--- Exercise task ---
Reproduce everything in the joint probability tree passage from "A joint probability" down to "of $N$ univariate distributions.".

--- Passage ---
++++++++++
With joint probability trees (JPTs), Nyga et al. present a novel formalism for the representation of full-joint distributions with some attractive properties [Nyg23J]:

• support for hybrid domains (discrete and continuous random variables)
• tractable learning and inference
• model construction in the absence of domain knowledge (no prior specification of a dependency structure is necessary)

Representation

A joint probability tree represents a full-joint distribution over a set of random variables $X = \{ X_1, \dots, X_N \}$ as a mixture model, where

• the mixture components are obtained by recursively partitioning a training set using a greedy algorithm that seeks to minimise an impurity metric (analogous to the learning of decision trees).
• the representation of the full-joint distribution of each mixture component assumes mutual independence of the random variables, i.e. each component contains representations of $N$ univariate distributions.
++++++++++
--- Raw data ---

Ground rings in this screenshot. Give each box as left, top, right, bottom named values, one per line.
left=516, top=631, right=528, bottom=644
++++++++++
--- Complete response ---
A joint probability tree represents a full-joint distribution over a set of random variables $X = \{ X_1, \dots, X_N \}$ as a mixture model, where

• the mixture components are obtained by recursively partitioning a training set using a greedy algorithm that seeks to minimise an impurity metric (analogous to the learning of decision trees).
• the representation of the full-joint distribution of each mixture component assumes mutual independence of the random variables, i.e. each component contains representations of $N$ univariate distributions.